# Calculate current load for 8 motors

I have 8 DC brushless motors that are connected parallel to a DC source. According to the motor manufacture each motor powered with a 12V DC and need 11A.

How can I calculate the the current load of all 8 motors ?

## Motor Spec:

• Required Voltage: 11.1v
• Suggested Battery Capacity: 1300mAh +
• Suggested Prop: 10x4.7, 11x3.8 or 11x4.7
• Max current draw: 13A (with 11x4.7 prop)

All 8 motors are working with 12v battery 5000mA with no problem.

Here is the thing, your motor will draw somewhere between 1.2A and 13A, depending on the load on the motor from the prop. Odds are that the actual current will be lower than that. Lower than the 1.2A minimum and lower than the 13A max. So really, all we know is that the current per motor will be less than 13A.
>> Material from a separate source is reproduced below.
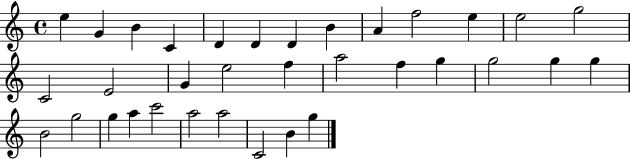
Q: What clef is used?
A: treble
The currents add up, so the actual current is guaranteed to be below 8 * 13A, or 104 amps MAX. This sounds unreasonably high, and it is. That works out to over 1,200 watts! But thinking about that further brings up a lot of other questions that you need to consider:

1. What is the actual current required, given real world loads on the prop? You cannot measure this in the lab. It must be done in the field during extreme flight maneuvers. Which means that to do this properly your quadcopter (I assume you have a quadcopter) must be outfitted with current sensors. Odds are that doing this measurement is not possible, so you just have to guess.
2. You said that it worked with a 5A supply. Did it really work, or did it just spin up the props? Just spinning the props will require a lot less current than doing interesting maneuvers.
3. What happens if the power supply or battery can't sustain the current? A battery would probably just lower the output voltage, but a supply might go into overcurrent protection and/or blow up. Lowering the output voltage would just cause a momentary power drop that you might not even notice.
4. The motor will not draw a constant amount of current. Even when just idling, there are hundreds or thousands of peaks and dips in the current draw per second. Do you care about those peaks, or only about the average (RMS) current. Both peak and RMS current are important for different things.

Ok, so back to your question of "how do you calculate the current draw of the 8 motors?" You need to know the actual current draw of one motor and multiply it by 8. But as I have shown, knowing the draw of one motor is difficult. And knowing the effects of that is also difficult. Good luck!

• Thanks for the great answer ! You assumed right I do have a quadcopter and it did work with a 5A for 20min flight! – Danpe Jan 19 '13 at 16:27
• @Danpe Note that 5000 mAh is different than 5000 mA. mAh= milli-amp-hour. So your battery has the capacity to deliver 5 amps continuous for one hour, or 15 amps continuous for 20 minutes. Or 1 amp for 5 hours. That rating says nothing about the instantaneous peak current that the battery can provide. The 20-30C discharge does say, however, that it can discharge at 20 to 30 times 5amps-- or 100 to 150 amps peak. – user3624 Jan 19 '13 at 16:31

Parallel currents add so you'll need $8 * 11A = 88A$ from the source.

That's a lot of current for the motors under continuous use (especially a 12V DC motor), are you sure that value isn't the stall current?